The pinnacle of a game plan that involves minimizing present competitiveness in order to build the best long-term team is also the one that will most pain Masai Ujiri, especially given the potential for public shaming: the Toronto Raptors need to trade Jakob Poeltl.

The team will watch the San Antonio Spurs draft a player with the No. 8 pick that should have been Toronto's, but instead went to the Spurs as payment for the Jakob Poeltl trade. It's without question that the Raptors' defense improved once Poeltl arrived to man the middle, and last season when the Austrian center missed time the Raptors were decidedly worse. That is all true.

It's also true that Poeltl's complete lack of spacing hurts their offense, and he is not the skywalking lob threat, midrange assassin or even putback monster who can bring layers of spacing to an offense.
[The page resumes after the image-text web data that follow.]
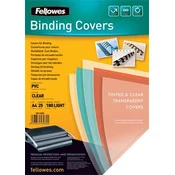 Prednja navlaka, A4, 180 mikrona, FELLOWES, prozirna, 25 komada 5380001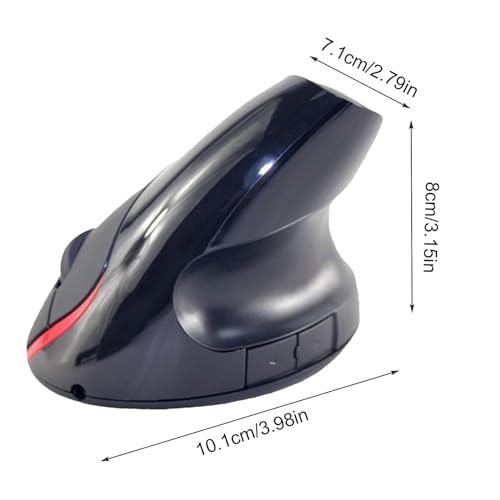 Mouse de precisión inalámbrico vertical con diseño reductor de fatiga 2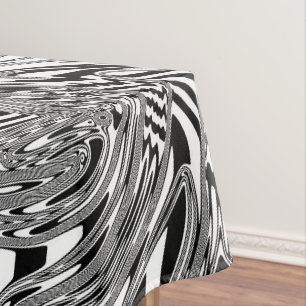 Mantel Arte geométrico en blanco y negro 12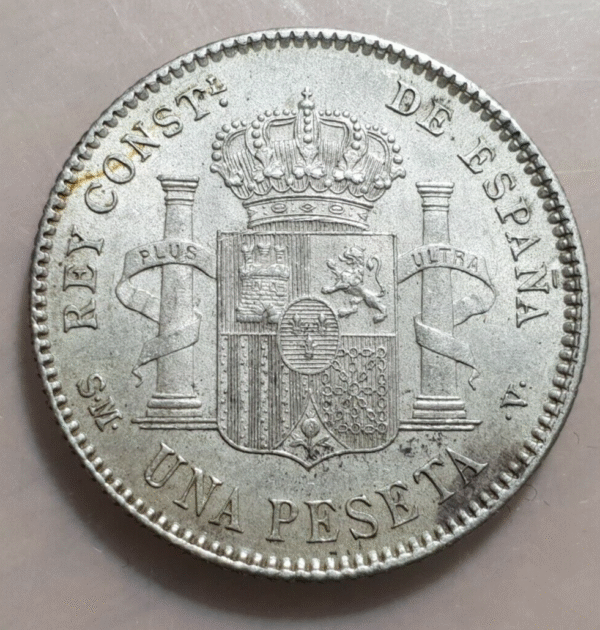 ESPAÑA ALFONSO XIII 1 PESETA 1903 (19-03) EBC+/SC- - Imagen 2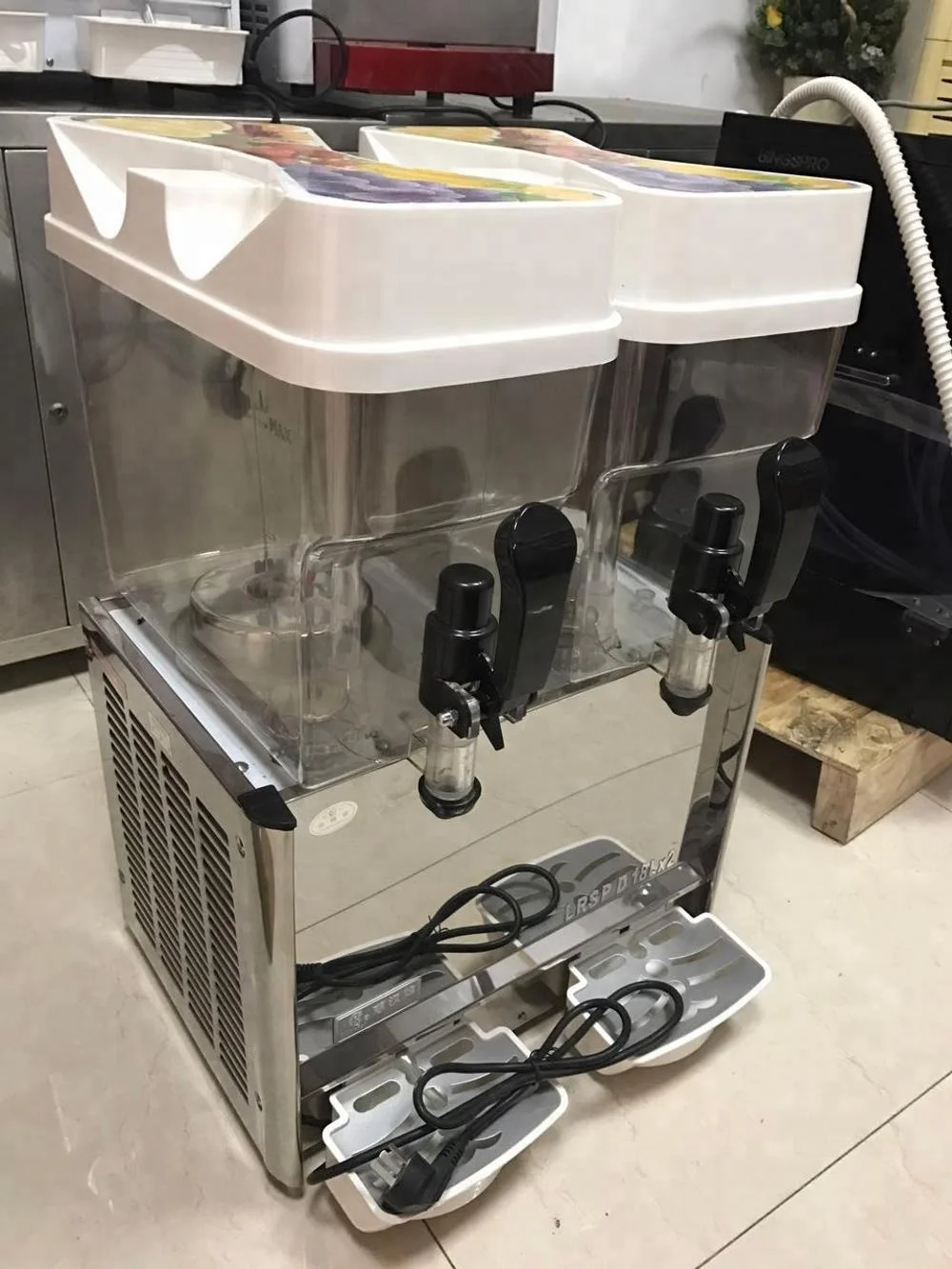 18L 3 tanks wholesale commercial cold juice drink machine/beverage dispenser with led light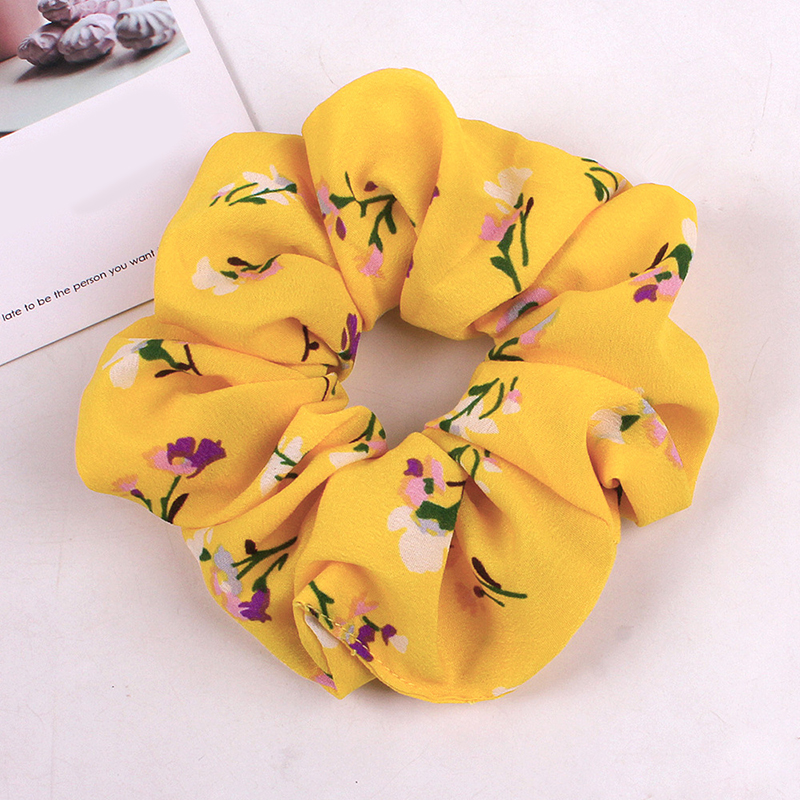 Dây Buộc Tóc Co Dãn Họa Tiết Hoa Thời Trang Cho Nữ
Poeltl can catch a pass on the roll if he is not in traffic, and he can finish if no one is between him and the basket. Add in a body, and his accuracy goes out the window.

Poeltl is also purely a drop big, while Scottie Barnes has the defensive chops to execute a switching scheme. That doesn't need to be Toronto's bread-and-butter, but having it in the arsenal would be valuable. Investing $20 million a year in a center with no shooting, shaky finishing and limited (albeit impactful) defense is a poor move for the franchise long-term.

There are teams that want a rim-protecting center and will pay handsomely for them right now, especially after a playoff run where the likes of Rudy Gobert, Isaiah Hartenstein, Dereck Lively II and Daniel Gafford all made outsized impacts. The Memphis Grizzlies, New Orleans Pelicans, Golden State Warriors and others could all be candidates to trade for Poeltl, and the Raptors need to negotiate with all of them and drive up the bidding.

Moving Poeltl will make the Raptors worse in the short-term, especially without an obvious replacement on the roster. That is a problem for this season, but down the road the Raptors can find the best player to fit next to Scottie Barnes and have a better long-term fit, likely on a better contract.

It's the central move for an offseason that could be focused on building the best Raptors team in three or four years; will the front office take that chance?